### Фрагмент текста
---

Книга Алексея Варламова о Михаиле Булгакове, к примеру, написана с аналогичных позиций, исследователь (кстати, очень серьезный, не случайный в этом жанре) пытается сблизить Булгакова с православием, хотя эти попытки выглядят спорными – вспомним хотя бы, что говорил Иешуа о Левии Матвее (т.е.о сочинителе «Евангелия от Матфея»): «Ходит, ходит один с козлиным пергаментом и непрерывно пишет. Но я однажды заглянул в этот пергамент и ужаснулся. Решительно ничего из того, что там написано, я не говорил». (Булгаков был верующим человеком, но вера и церковь не всегда одно и то же; порою, глядя на творящееся вокруг, думаешь, что «Мастеру и Маргарите» повезло с публикацией более полувека назад: сейчас, чего доброго, нашлись бы те, кто усмотрел в книге «оскорбление чувств верующих»).
Катаев был циник особого советского типа – циник романтичный, циник, артистичный до мозга костей, циник, ненавидящий циников, циник, порой щедрейше помогавший всем, от кого цинизмом и не пахло.
Катаев еще дальше отстоял от церковности, чем Булгаков. Шаргунов с удовольствием приводит красочные свидетельства того, каким гедонистом и жизнелюбом был Катаев. Целые пассажи перепечатывает из главы ««Жаворонки с подгоревшими изюмными глазами», вошедшей в книгу Евгения Евтушенко «Волчий паспорт» - поэт рассказывает в этой главе, какой шикарный кутеж устроил в Париже Катаев. (И прекрасно, что перепечатывает, т.к. «Волчий паспорт» прочли немногие.) В этой главе Евтушенко как бы слегка перевоплощается в Катаева, перенимая яркость, красочность его описаний, брызжущий из каждой строки жизненный сок. (А может, сходство глубже и причина его иная: это проза поэта, а Катаев начинал как поэт – о чем можно узнать из «Травы забвенья», где он пишет, как приносил Ивану Бунину свои первые стихи!).

---

### Предоставленные материалы
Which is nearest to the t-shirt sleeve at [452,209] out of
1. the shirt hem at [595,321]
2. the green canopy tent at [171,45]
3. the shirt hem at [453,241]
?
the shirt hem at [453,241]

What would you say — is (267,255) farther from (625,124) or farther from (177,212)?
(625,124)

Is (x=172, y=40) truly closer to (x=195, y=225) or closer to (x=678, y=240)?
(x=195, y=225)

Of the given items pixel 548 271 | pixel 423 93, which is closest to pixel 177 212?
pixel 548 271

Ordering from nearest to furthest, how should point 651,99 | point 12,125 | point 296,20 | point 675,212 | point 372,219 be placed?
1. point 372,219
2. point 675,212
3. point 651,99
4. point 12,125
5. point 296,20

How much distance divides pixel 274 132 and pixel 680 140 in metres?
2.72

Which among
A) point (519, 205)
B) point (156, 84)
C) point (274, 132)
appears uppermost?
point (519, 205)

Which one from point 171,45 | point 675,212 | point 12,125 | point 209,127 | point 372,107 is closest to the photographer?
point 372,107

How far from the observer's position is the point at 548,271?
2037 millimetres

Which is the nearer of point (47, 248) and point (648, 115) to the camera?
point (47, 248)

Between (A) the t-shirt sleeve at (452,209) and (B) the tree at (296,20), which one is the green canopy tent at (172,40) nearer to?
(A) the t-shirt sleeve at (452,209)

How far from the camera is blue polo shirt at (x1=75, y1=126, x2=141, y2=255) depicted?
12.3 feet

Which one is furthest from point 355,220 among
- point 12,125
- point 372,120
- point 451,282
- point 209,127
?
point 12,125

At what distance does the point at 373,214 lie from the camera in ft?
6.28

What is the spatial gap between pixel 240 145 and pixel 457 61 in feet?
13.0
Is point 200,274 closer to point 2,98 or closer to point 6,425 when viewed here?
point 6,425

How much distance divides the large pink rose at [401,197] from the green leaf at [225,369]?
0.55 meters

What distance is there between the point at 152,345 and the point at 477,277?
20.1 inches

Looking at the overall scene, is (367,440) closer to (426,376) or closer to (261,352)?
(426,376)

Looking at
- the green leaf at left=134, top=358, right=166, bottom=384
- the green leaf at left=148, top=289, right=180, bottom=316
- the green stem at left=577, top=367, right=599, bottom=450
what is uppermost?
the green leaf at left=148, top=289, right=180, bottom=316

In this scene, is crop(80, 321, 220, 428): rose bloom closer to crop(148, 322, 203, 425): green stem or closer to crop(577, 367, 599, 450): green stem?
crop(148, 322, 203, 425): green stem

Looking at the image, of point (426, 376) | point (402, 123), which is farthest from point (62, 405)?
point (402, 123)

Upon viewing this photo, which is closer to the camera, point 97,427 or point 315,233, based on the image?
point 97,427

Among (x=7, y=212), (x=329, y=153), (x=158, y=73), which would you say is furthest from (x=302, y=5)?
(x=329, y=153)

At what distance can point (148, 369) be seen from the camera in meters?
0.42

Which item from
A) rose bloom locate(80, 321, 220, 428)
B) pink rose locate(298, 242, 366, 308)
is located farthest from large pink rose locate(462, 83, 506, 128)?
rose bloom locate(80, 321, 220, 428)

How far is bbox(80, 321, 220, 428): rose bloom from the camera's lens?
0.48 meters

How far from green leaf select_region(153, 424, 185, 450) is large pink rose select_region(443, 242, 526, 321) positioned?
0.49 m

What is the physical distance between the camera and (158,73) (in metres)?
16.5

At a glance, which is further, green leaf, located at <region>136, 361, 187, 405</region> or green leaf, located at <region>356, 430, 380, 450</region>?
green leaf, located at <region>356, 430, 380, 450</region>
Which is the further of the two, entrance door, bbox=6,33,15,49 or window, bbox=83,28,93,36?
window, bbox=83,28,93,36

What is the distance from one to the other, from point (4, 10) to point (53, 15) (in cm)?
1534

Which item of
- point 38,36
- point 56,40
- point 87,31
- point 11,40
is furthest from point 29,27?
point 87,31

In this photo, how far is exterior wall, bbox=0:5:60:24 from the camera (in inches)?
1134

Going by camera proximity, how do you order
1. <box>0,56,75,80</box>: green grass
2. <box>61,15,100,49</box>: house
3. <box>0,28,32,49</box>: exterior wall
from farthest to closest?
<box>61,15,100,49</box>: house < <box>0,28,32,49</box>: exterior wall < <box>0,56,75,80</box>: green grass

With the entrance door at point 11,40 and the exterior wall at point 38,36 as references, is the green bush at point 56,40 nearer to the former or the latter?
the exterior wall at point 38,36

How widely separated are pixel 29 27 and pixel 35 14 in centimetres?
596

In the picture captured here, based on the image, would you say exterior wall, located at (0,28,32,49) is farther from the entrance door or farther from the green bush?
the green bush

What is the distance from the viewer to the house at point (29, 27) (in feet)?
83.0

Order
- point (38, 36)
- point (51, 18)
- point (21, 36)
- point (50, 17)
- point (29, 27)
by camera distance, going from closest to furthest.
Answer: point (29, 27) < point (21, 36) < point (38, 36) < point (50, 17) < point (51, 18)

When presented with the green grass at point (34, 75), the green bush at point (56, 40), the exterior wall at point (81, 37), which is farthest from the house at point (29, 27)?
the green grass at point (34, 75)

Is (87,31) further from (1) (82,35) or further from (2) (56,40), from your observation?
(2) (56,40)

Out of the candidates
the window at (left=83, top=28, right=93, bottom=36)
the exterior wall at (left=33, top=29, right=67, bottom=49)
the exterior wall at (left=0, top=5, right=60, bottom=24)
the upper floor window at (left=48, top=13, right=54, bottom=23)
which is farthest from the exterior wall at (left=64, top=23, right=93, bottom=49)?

---

### Что предстоит сделать
**a)** В каком городе, согласно фрагменту текста, Катаев устроил шикарный кутеж?
**b)** Приведите повторно без изменений записи, начиная со строки, в которой есть «In the picture», и до самого конца записей включительно.

### Ответы к заданиям
**a)** В Париже.

**b)**
In the picture captured here, based on the image, would you say exterior wall, located at (0,28,32,49) is farther from the entrance door or farther from the green bush?
the green bush

What is the distance from the viewer to the house at point (29, 27) (in feet)?
83.0

Order
- point (38, 36)
- point (51, 18)
- point (21, 36)
- point (50, 17)
- point (29, 27)
by camera distance, going from closest to furthest.
Answer: point (29, 27) < point (21, 36) < point (38, 36) < point (50, 17) < point (51, 18)

When presented with the green grass at point (34, 75), the green bush at point (56, 40), the exterior wall at point (81, 37), which is farthest from the house at point (29, 27)?
the green grass at point (34, 75)

Is (87,31) further from (1) (82,35) or further from (2) (56,40), from your observation?
(2) (56,40)

Out of the candidates
the window at (left=83, top=28, right=93, bottom=36)
the exterior wall at (left=33, top=29, right=67, bottom=49)
the exterior wall at (left=0, top=5, right=60, bottom=24)
the upper floor window at (left=48, top=13, right=54, bottom=23)
which is farthest from the exterior wall at (left=64, top=23, right=93, bottom=49)?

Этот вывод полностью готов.